Reports are factual, precise, detailed, human-friendly and machine-processible.

Troubleshooting requires reliable evidence and ideally in a preserved environment isolated from concurrent actors.

In its extreme worst case, the evidence is made up by humans.

The more unreliable evidence is:

the fewer causes can be ruled out quickly,
the more human-time is spent on making things sure (instead of implementing a solution),
the more deadlines are crossed,
the more costly the project becomes.

And this chain may loop on every issue encountered!

Code allows cheap identical isolated environments with pre-configured sophisticated tooling to capture runtime state.

Instead of guessing, you are analyzing!

Hesitant Steps => Resolute Progress

Have you seen teams who avoid changes because they cherished single working setup?

Systems maintained manually accumulate all sorts of unknown modifications - configuration drift. Nothing works without this change, but nobody remembers what they are.

Do not let demands for stability freeze down any future progress.

A system code under revision control is undamageable and tracks all changes between versions with the finest granularity.

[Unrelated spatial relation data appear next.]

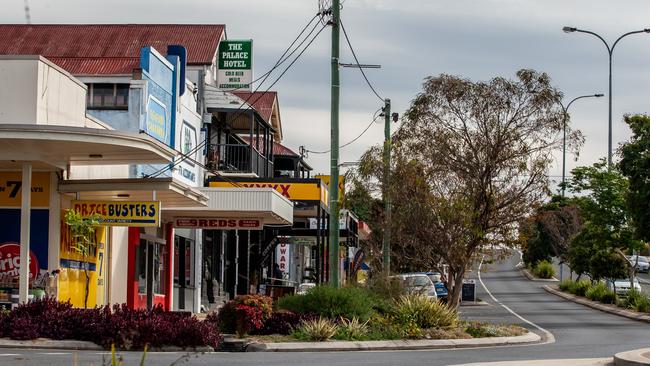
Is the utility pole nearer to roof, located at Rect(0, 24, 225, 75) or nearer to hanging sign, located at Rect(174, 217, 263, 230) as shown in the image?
hanging sign, located at Rect(174, 217, 263, 230)

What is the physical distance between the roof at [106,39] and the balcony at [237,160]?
333 centimetres

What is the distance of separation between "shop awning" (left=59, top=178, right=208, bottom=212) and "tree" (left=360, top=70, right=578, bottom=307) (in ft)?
19.7

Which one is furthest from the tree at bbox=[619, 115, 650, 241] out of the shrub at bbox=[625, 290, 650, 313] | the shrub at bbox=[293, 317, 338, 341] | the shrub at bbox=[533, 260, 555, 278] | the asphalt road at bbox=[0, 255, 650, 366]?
the shrub at bbox=[533, 260, 555, 278]

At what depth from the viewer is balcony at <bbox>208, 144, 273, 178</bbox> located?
37.9 metres

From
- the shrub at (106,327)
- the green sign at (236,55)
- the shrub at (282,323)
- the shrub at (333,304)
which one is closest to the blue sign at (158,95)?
the shrub at (333,304)

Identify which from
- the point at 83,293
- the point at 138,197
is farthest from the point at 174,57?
the point at 83,293

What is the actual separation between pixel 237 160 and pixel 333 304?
1663cm

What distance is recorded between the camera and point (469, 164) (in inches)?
1212

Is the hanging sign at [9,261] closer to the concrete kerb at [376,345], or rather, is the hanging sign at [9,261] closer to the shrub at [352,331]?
the concrete kerb at [376,345]

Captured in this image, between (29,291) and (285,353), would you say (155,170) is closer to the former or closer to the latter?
(29,291)

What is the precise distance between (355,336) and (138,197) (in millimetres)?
7605

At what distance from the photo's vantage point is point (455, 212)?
30438mm

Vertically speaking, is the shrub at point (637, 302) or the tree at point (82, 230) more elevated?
the tree at point (82, 230)

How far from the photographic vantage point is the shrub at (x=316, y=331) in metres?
22.4
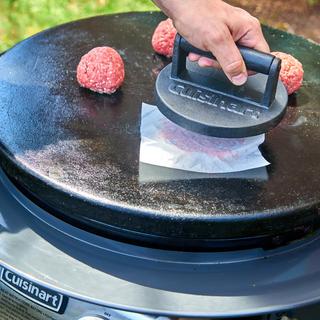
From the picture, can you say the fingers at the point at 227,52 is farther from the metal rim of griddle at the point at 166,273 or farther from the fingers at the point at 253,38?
the metal rim of griddle at the point at 166,273

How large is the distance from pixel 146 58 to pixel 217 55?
1.16 feet

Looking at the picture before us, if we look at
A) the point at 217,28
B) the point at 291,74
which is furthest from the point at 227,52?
the point at 291,74

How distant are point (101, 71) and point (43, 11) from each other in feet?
6.52

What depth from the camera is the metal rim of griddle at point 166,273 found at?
103cm

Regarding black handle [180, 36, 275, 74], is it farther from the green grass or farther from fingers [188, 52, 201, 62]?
the green grass

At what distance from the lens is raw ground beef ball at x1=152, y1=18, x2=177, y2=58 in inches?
54.6

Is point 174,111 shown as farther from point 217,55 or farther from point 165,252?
point 165,252

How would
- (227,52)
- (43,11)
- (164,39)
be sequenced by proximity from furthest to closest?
(43,11), (164,39), (227,52)

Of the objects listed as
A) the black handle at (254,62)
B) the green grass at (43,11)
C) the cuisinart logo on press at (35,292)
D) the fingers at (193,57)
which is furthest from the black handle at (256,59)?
the green grass at (43,11)

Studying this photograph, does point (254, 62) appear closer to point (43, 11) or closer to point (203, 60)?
point (203, 60)

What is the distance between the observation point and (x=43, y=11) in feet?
10.1

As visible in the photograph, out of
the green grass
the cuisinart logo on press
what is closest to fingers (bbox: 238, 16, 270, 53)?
the cuisinart logo on press

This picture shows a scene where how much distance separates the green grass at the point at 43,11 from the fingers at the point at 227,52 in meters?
2.04

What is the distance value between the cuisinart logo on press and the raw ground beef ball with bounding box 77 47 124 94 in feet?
1.35
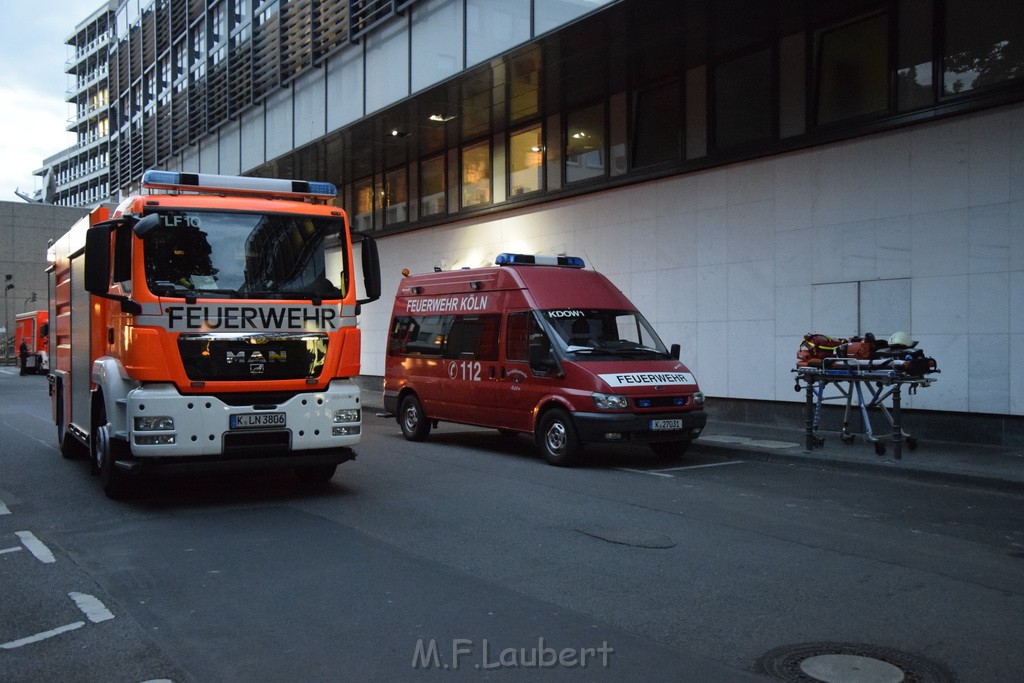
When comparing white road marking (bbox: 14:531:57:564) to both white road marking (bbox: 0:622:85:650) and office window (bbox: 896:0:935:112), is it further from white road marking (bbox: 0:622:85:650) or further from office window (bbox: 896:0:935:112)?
office window (bbox: 896:0:935:112)

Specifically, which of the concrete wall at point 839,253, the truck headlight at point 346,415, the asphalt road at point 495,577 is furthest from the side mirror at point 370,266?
the concrete wall at point 839,253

Spawn a system instance of any branch and maintain progress.

Conclusion

Let’s list the activities per section of this post:

control effortlessly
document lightly
describe exactly
integrate deeply
build repetitively
craft innovatively
multiply identically
version naturally
reuse truly
develop independently
manage conveniently
test thoroughly
preview interactively
recover proudly
secure reliably
backup reasonably
report comprehensively
troubleshoot analytically
progress predictably

These are very powerful capabilities. In fact, entire Agile movement (which is normally an empty hype by itself) is derived from these properties.

Everything above is enabled only by managing Infrastructure as Code.
Everything above is largely disabled by doing it otherwise.

It might be logical do to Everything as Code (EaC). However, there are limitations worth a separate post.